Cast your peepers at this gem —> and dare to tell me it’s not pure poetry. So the hair, they say, is the boundary twixt False and True.
Oh goody, I’ve often wondered … and now it’s your turn to wonder—as in this shot of a particular boundary: what the hell is it?
Give up? Already?
Then we’ll move on …
For my next wonder I’ve also pondered the thickness of the surface of water. (Don’t giggle, dammit! That’s a serious wonderment.)
How thick is the surface of water?
Does it matter if it’s hot water or cold water? Is duck-pond water thicker than that of ultra-chlorinated purified decontaminated regurglised sanitised Splash Palace in Invercargill?

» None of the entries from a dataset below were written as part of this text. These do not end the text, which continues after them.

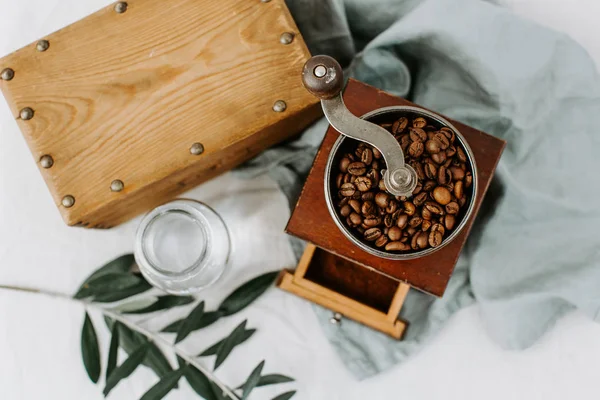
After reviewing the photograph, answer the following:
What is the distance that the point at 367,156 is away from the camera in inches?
22.9

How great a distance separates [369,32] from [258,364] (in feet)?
1.49

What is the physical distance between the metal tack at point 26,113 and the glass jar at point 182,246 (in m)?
0.17

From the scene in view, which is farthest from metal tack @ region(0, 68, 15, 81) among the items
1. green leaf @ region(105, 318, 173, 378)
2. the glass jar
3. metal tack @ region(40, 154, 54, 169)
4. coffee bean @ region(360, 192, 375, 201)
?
coffee bean @ region(360, 192, 375, 201)

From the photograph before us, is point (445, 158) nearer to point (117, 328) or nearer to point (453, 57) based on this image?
point (453, 57)

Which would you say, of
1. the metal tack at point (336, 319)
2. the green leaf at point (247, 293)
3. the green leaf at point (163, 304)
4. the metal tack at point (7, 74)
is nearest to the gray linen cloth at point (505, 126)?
the metal tack at point (336, 319)

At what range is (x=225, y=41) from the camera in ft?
2.15

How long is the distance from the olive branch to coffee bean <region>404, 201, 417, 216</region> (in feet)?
0.85

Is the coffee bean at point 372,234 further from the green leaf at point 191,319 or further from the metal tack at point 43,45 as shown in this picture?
the metal tack at point 43,45

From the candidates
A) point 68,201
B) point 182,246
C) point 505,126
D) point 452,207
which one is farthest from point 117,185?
point 505,126

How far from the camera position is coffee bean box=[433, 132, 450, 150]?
575 millimetres

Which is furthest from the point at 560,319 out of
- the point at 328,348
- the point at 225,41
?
the point at 225,41

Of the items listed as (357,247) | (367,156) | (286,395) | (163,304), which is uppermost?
(367,156)

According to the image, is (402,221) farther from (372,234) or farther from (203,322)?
(203,322)

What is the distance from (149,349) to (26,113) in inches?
12.8
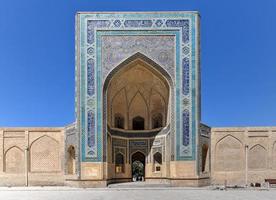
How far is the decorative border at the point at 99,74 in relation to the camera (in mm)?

… the surface forms the boundary between air and many wetnesses worldwide, great and small; kitchen-sink wetnesses and the oceans.
On those half-and-half photographs where the camera is semi-submerged the surface looks quite thick. Is it, though, or is that just a delusive illusion caused by the surface wetting the glass of the lens?
I’ve (hopefully) ruined your day, once more cast those same peepers upon that snap above which I took the other day in Queens Park, standing with legs almost astride a wee duck puddle … whatever else it does, grubby water surfaces make a good boundary twixt two worlds (just ask any tadpole).
How ’bout this, then … the boundary mandated by the state and enforced by the good offices of razor wire and old fashioned blocks—
—to ensure that bad lads are no longer free to prey upon We, The Compliant. So the boundary created by the hand of
Man Per divides the false and the true … but the schlogg of old plastic bag blown by the vagaries of the wind couldn’t care less. So not all boundaries are set in stone, even when they’re set in stone.